__WHAT IS REQUIRED__. Please rewrite the records from the line with "Time of clock at [207,540,294,616]: 2:19" through the line with "Time of clock at [134,66,228,159]: 3:45" as a two-column CSV with the headers text and answer. Give one row per record, put each field in quotes, turn any line breaks into spaces, and leave the pictures out.

— begin DATASET RECORDS —

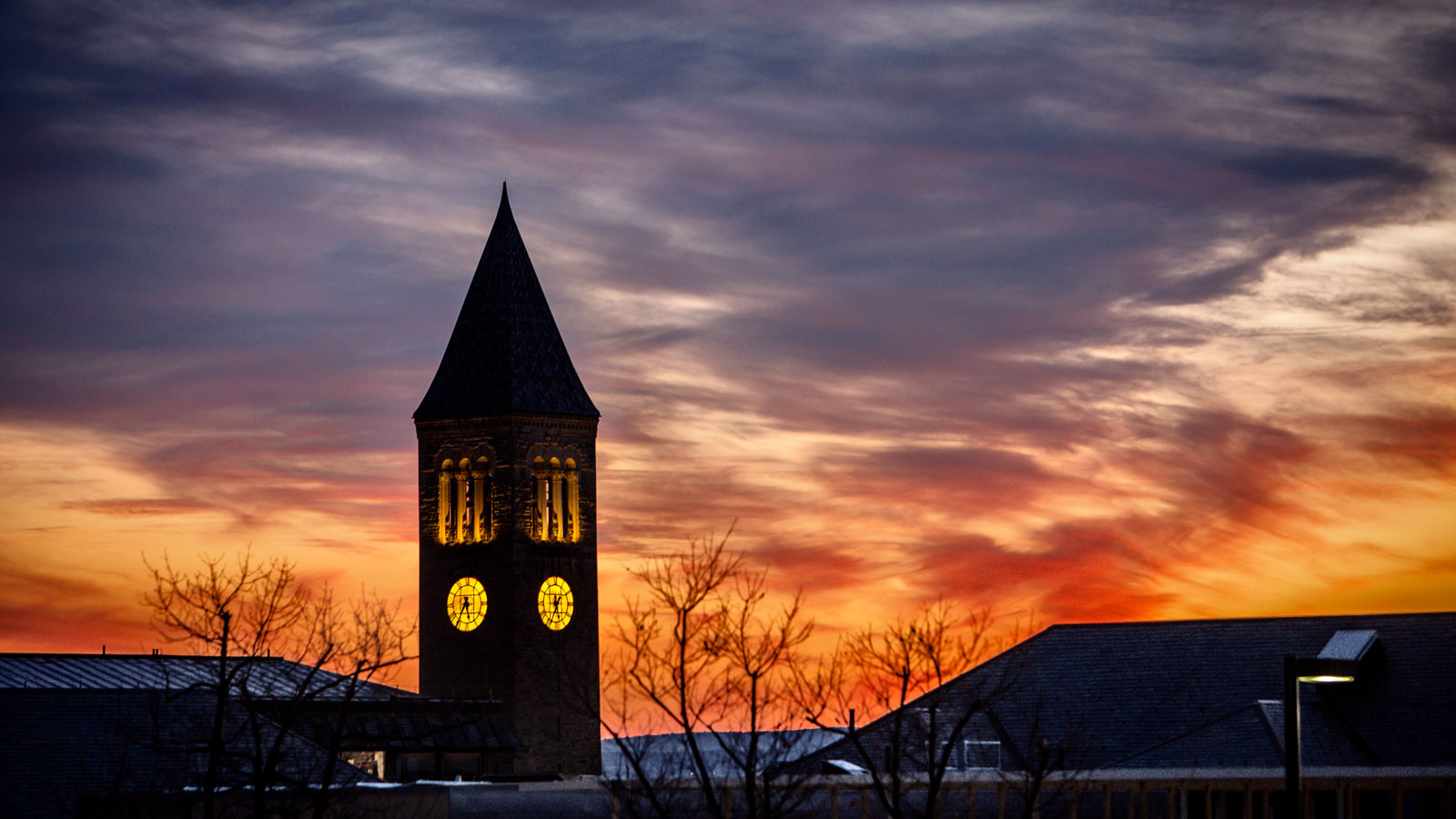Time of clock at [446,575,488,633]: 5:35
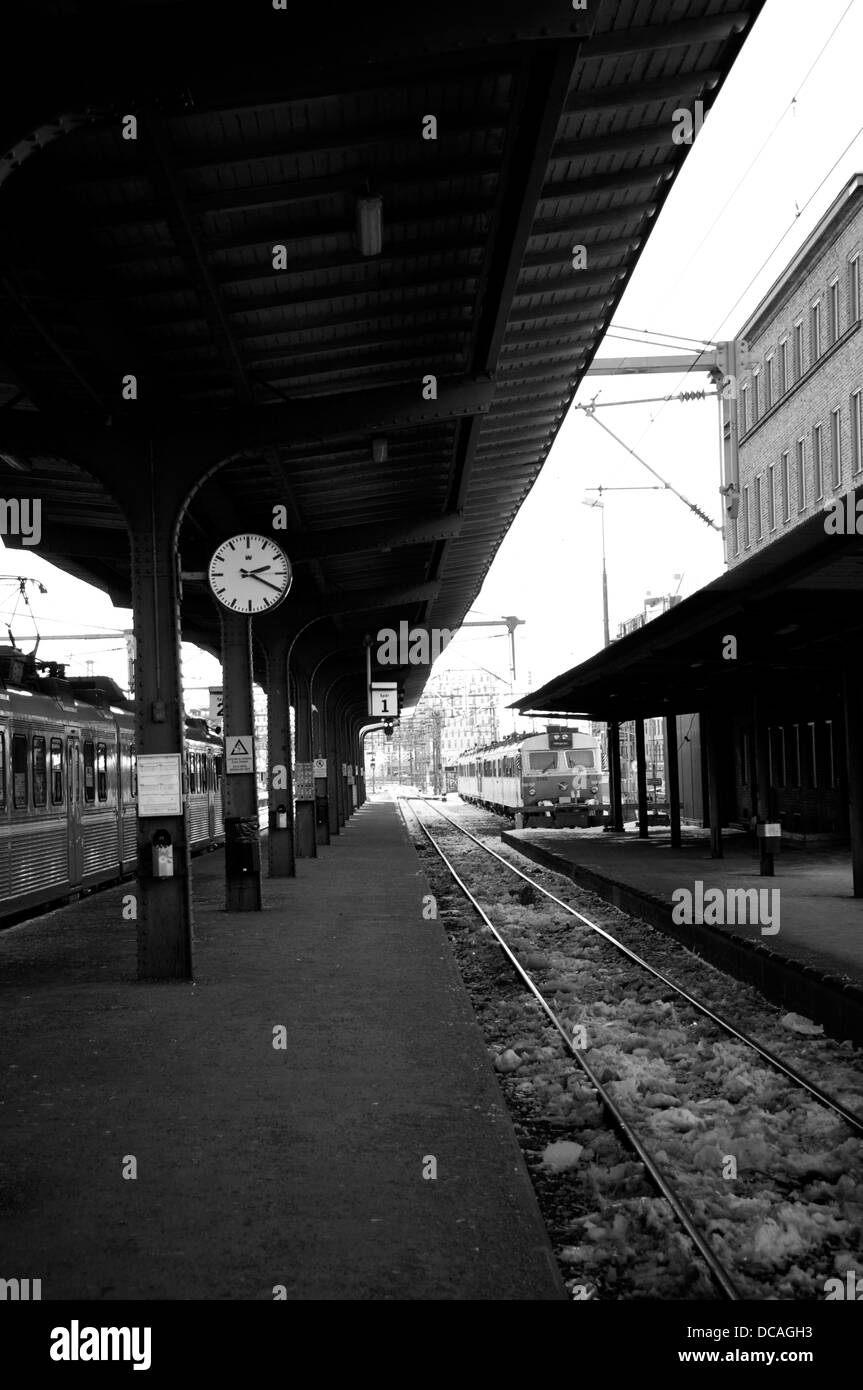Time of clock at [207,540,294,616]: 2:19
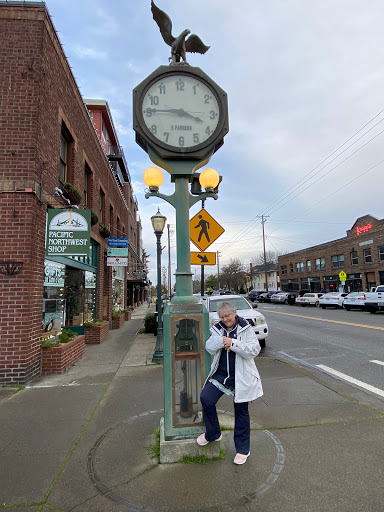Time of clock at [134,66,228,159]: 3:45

— end DATASET RECORDS —
— begin DATASET RECORDS —

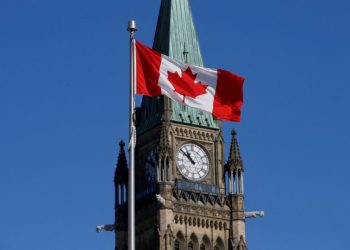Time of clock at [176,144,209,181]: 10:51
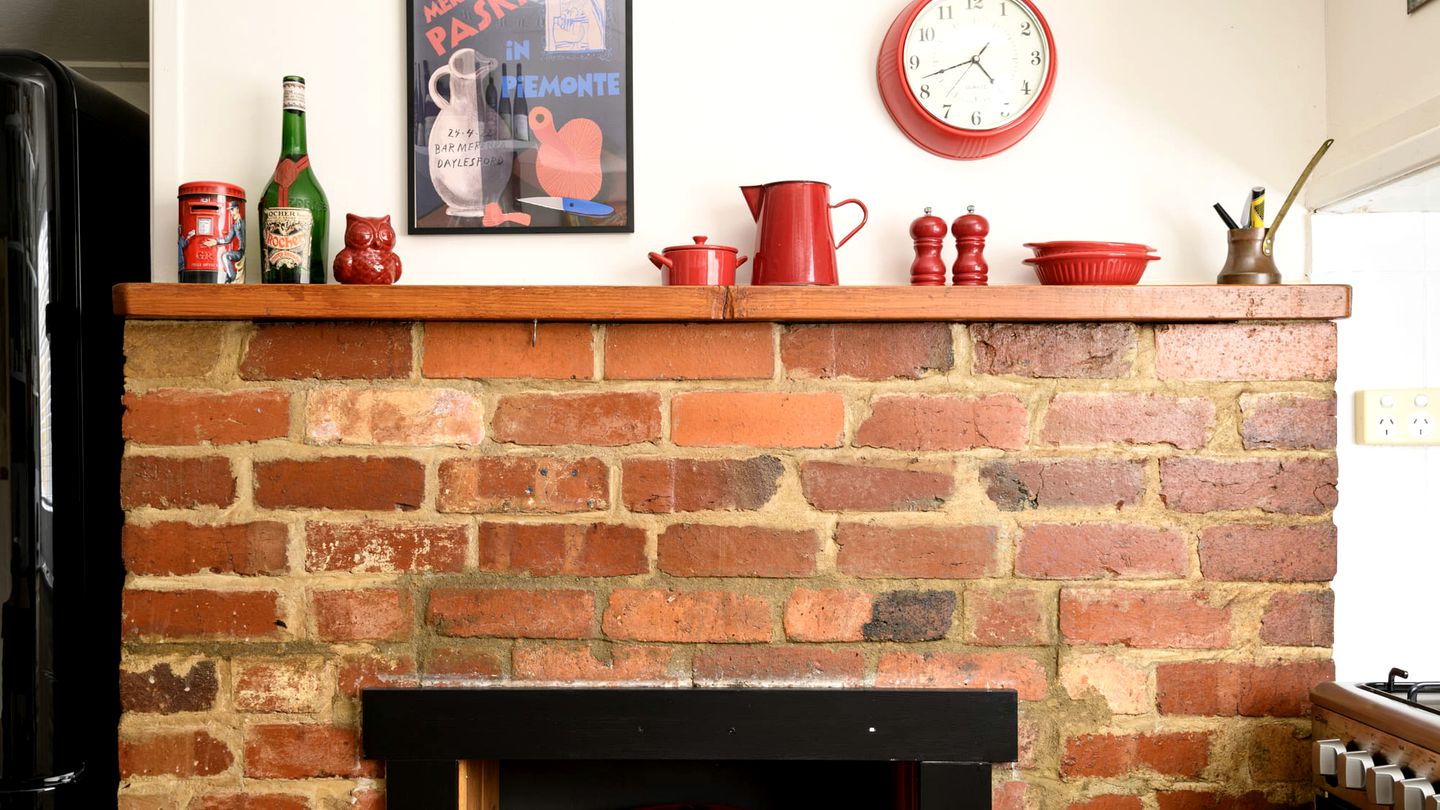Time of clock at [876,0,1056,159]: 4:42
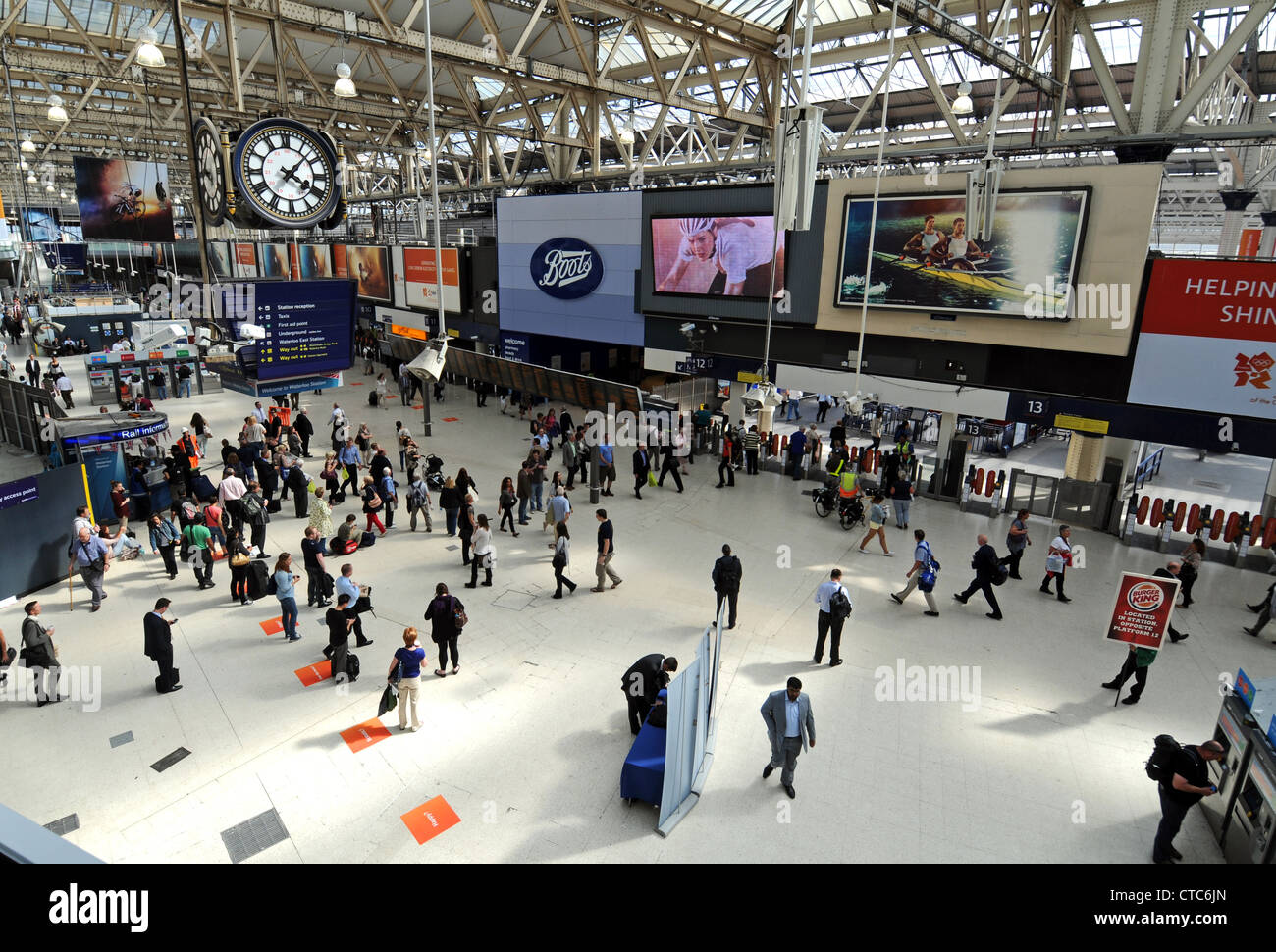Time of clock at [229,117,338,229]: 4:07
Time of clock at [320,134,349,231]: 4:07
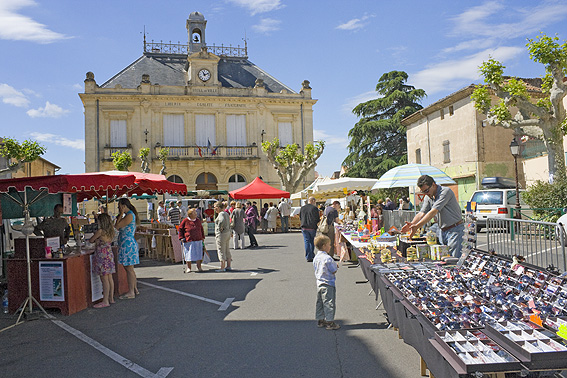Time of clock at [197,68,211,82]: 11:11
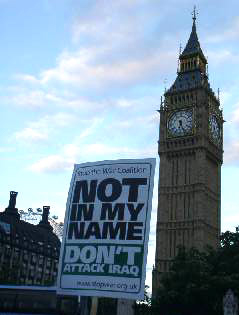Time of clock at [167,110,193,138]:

— end DATASET RECORDS —
— begin DATASET RECORDS —

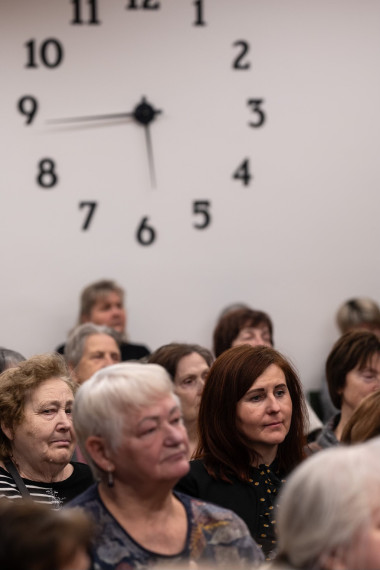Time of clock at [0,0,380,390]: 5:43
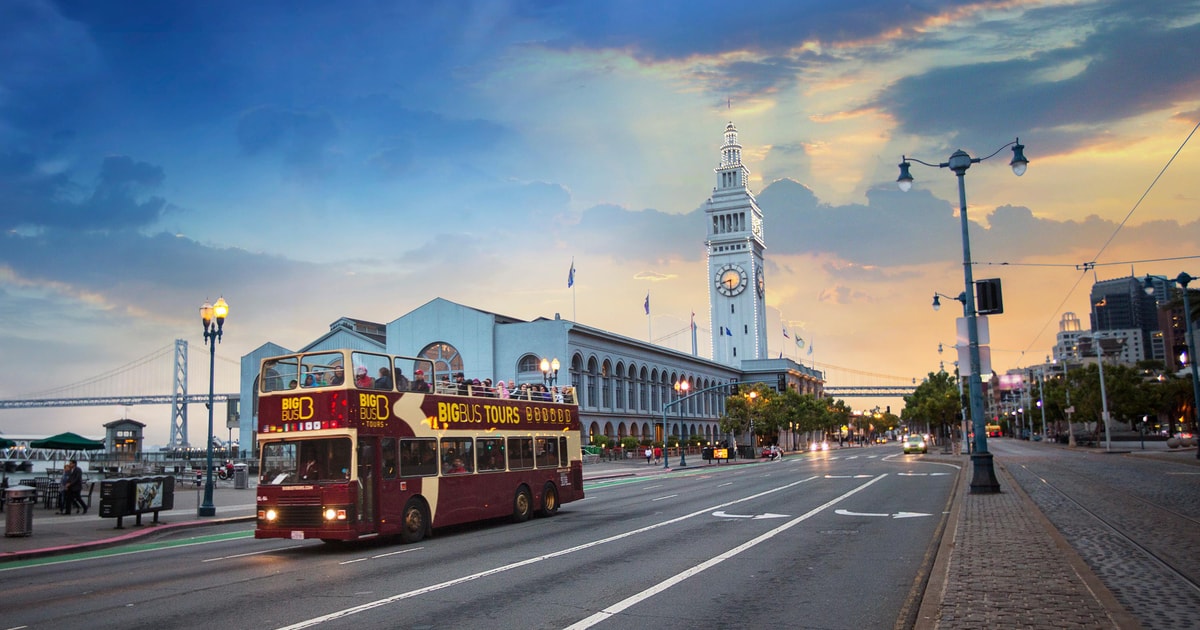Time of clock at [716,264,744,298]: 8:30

— end DATASET RECORDS —

__EXPECTED ANSWER__.
text,answer
"Time of clock at [207,540,294,616]:","2:19"
"Time of clock at [134,66,228,159]:","3:45"